The basis for understanding how to retire early is to explain the safe withdrawal rate (SWR). It is one of the fundamentals of Financial Independence and Retire Early (FIRE).

What Is The Safe Withdrawal Rate?

The Safe Withdrawal Rate (SWR) is used to determine how much money you can withdraw from your accounts yearly and still have a high probability of not running out of money. This means having enough money to live a comfortable life while still having enough for the rest of your life.

How Did They Arrive At 4%?

The Trinity Study concludes that a 4% SWR (adjusted for inflation) is recommended for a 30-year retirement. Also, this is the SWR that is widely adopted around the FIRE community. It is also referred to as the 4% Rule or the Rule of 25.

What About The Recent Crises?

Many people say that the economy will be different in the upcoming decades; the 4% rule will not hold up.

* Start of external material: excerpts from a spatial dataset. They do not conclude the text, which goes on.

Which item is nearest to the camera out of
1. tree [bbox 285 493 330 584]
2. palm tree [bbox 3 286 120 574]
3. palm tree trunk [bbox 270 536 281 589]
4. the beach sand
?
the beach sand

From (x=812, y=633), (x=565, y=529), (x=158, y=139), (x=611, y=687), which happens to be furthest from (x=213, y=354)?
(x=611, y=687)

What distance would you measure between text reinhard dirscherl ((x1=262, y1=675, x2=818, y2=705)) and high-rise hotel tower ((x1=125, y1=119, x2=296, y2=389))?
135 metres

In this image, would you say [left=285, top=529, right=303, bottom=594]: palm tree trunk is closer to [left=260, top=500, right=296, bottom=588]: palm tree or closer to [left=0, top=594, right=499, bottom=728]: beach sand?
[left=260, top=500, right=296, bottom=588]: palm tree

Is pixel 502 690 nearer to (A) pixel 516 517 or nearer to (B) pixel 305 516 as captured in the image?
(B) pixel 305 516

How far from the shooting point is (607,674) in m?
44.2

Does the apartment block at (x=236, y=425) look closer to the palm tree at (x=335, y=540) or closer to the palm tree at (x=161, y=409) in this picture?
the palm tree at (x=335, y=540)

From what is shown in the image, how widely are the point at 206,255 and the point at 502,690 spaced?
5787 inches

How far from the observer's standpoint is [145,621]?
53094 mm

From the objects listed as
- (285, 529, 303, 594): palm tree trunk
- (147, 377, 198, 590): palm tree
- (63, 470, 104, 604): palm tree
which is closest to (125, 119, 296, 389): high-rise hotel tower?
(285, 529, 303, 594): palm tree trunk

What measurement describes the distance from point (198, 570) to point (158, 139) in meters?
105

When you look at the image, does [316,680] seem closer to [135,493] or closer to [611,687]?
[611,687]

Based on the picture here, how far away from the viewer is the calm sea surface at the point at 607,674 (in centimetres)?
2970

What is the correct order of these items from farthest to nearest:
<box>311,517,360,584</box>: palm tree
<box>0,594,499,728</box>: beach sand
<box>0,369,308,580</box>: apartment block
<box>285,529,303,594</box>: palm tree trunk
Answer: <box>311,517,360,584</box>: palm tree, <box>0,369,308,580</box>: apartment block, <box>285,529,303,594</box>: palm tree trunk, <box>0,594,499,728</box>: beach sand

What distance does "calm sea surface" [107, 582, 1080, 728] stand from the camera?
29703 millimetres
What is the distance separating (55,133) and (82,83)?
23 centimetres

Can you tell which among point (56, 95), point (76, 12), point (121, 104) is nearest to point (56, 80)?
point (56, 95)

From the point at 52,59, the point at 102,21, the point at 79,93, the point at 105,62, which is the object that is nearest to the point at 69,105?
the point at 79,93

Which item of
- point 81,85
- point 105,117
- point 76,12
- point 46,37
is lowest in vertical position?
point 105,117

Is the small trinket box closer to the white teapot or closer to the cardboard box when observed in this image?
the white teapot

While there are no guarantees based on historical returns, the Trinity Study found that: – Over 90% of retirees end up with more than their starting capital.

What About A Longer Retirement?

Kitces mentions that an increasing time horizon from 30 to 45 years reduces the SWR from 4.1% to 3.5%. He also states that, given the available data, the SWR does not decline below this 3.5%. If your time horizon extends beyond 45 years, the 3.5% will hold.

What About Asset Allocation?

According to Bengen, your portfolio should consist of 50-60% stocks and 40-50% bonds if your retirement horizon is 30 years. If your retirement horizon exceeds 45 years, 60-65% investing in stocks and 35-40% in bonds is advised.

What About Other Safe Withdrawal Rates?

What is the risk with a higher SWR? The risk is that you run out of money later in your (early) retirement. The higher your safe withdrawal rate, the higher the risk of running out of money later.